Types of Courts
Besides the Canon law courts who independently administered justice to clerics and those able to claim church jurisdiction, the main civil law courts were the baronial (or manor, or hundred) courts, in which a feudal lord sat in judgement over crimes committed within his demesne and in cases between his vassals. These small courts were hives of inter peasant intrigue, with justice often being influenced by bias, local issues and favouritism.
Counties were divided up into smaller areas, which could vary greatly in area (in England called hundreds, nominally the land needed to support 100 households–and to which twice a year, representatives from each tithing had to report). The local manor courts, which generally sat either monthly or each fortnight, administered a large proportion of trivial cases, although they could only deal with minor offences. These courts could also judge disputes between a lord and his vassals, but most vassals preferred that such cases were heard in the royal courts. Pleas to the Crown, in such crimes as homicide, were passed on to the county court. Some manorial courts were administered by the King, but many were controlled by landowners or religious houses (an example being the abbey of Glastonbury and it’s wide holdings).
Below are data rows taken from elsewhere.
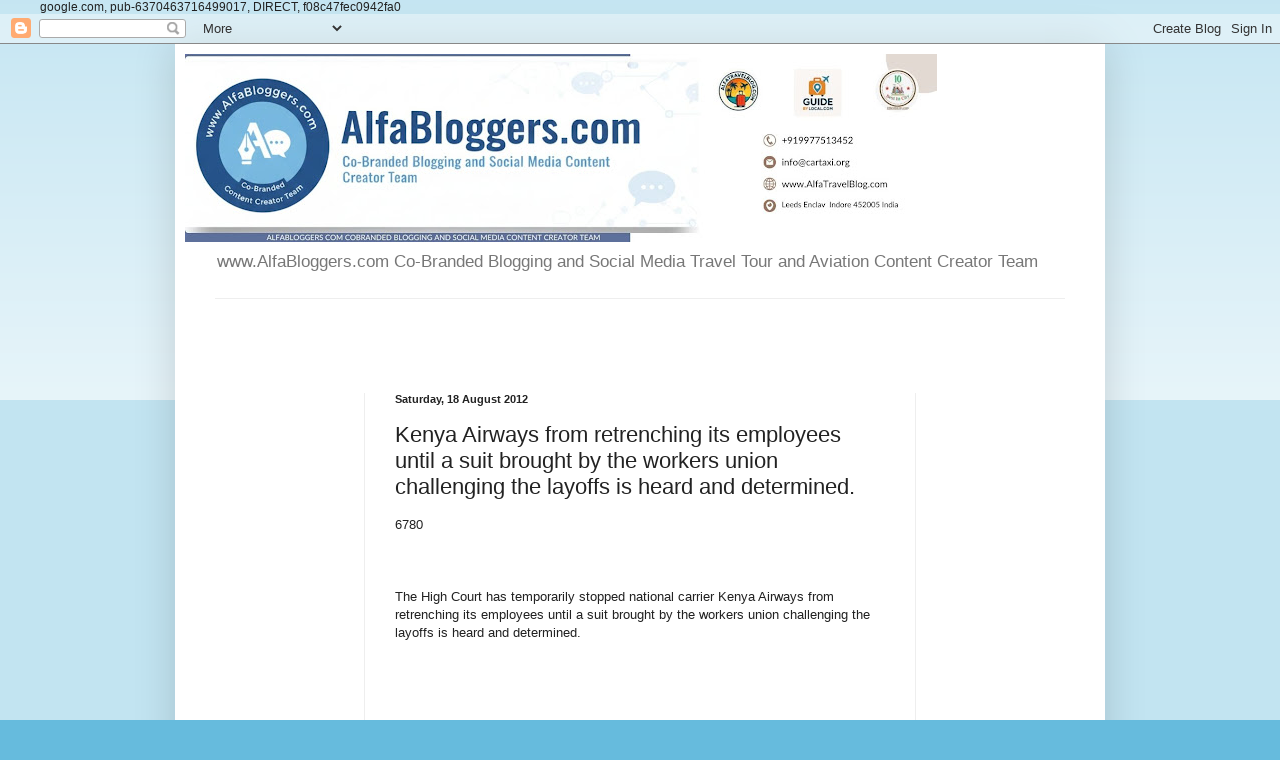

--- FILE ---
content_type: text/html; charset=UTF-8
request_url: https://www.alfabloggers.com/b/stats?style=BLACK_TRANSPARENT&timeRange=ALL_TIME&token=APq4FmCjZUL4ks5DvAKGXoIdW24oiqsnxbf58TuzvdcymY1cBacUQ6ppYiCMdmVPYESktOZI52t0E3z-3q0gT9OinAQFvI_pgw
body_size: 47
content:
{"total":3695281,"sparklineOptions":{"backgroundColor":{"fillOpacity":0.1,"fill":"#000000"},"series":[{"areaOpacity":0.3,"color":"#202020"}]},"sparklineData":[[0,24],[1,46],[2,64],[3,73],[4,58],[5,45],[6,41],[7,37],[8,47],[9,94],[10,65],[11,39],[12,28],[13,28],[14,28],[15,30],[16,29],[17,54],[18,63],[19,44],[20,29],[21,24],[22,32],[23,30],[24,41],[25,51],[26,58],[27,43],[28,100],[29,25]],"nextTickMs":16513}

--- FILE ---
content_type: text/html; charset=utf-8
request_url: https://www.google.com/recaptcha/api2/aframe
body_size: 268
content:
<!DOCTYPE HTML><html><head><meta http-equiv="content-type" content="text/html; charset=UTF-8"></head><body><script nonce="oOHpABUEp2jqQk8C55jo1w">/** Anti-fraud and anti-abuse applications only. See google.com/recaptcha */ try{var clients={'sodar':'https://pagead2.googlesyndication.com/pagead/sodar?'};window.addEventListener("message",function(a){try{if(a.source===window.parent){var b=JSON.parse(a.data);var c=clients[b['id']];if(c){var d=document.createElement('img');d.src=c+b['params']+'&rc='+(localStorage.getItem("rc::a")?sessionStorage.getItem("rc::b"):"");window.document.body.appendChild(d);sessionStorage.setItem("rc::e",parseInt(sessionStorage.getItem("rc::e")||0)+1);localStorage.setItem("rc::h",'1770116268485');}}}catch(b){}});window.parent.postMessage("_grecaptcha_ready", "*");}catch(b){}</script></body></html>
Royal (or county) courts dealt with a wide range of business, although access to royal justice was not automatic. Gentry had the right, peasant serfs hadn’t always; however, legally aware peasants increasingly disputed the privilege. These courts sat in the main county towns officially twice a year, but in practice more frequently, being presided over by a King’s Sheriff, an official typically of lesser noble rank, who heard appeals. The practice became more and more for the King’s Magistrates and Royal Justices to hand out judgements for common crimes, involving ‘lesser’ offences and punishments, as well as for more serious offences in the Circuit Courts. Justice and the fines imposed, were increasingly seen as a source of wealth, with most fines being royal revenue–except for counties administered by an earl, who received a third.
Additionally, towns and cities holding charters from rulers (urban centres in Catalonia being particularly independent), might have the right to hold courts to hear cases, usually those that carried sentences of corporal punishment. Cases heard in such courts gave immunity to townsmen from judicial duels, but could still require submission to trials by ordeal in the EF and HC periods.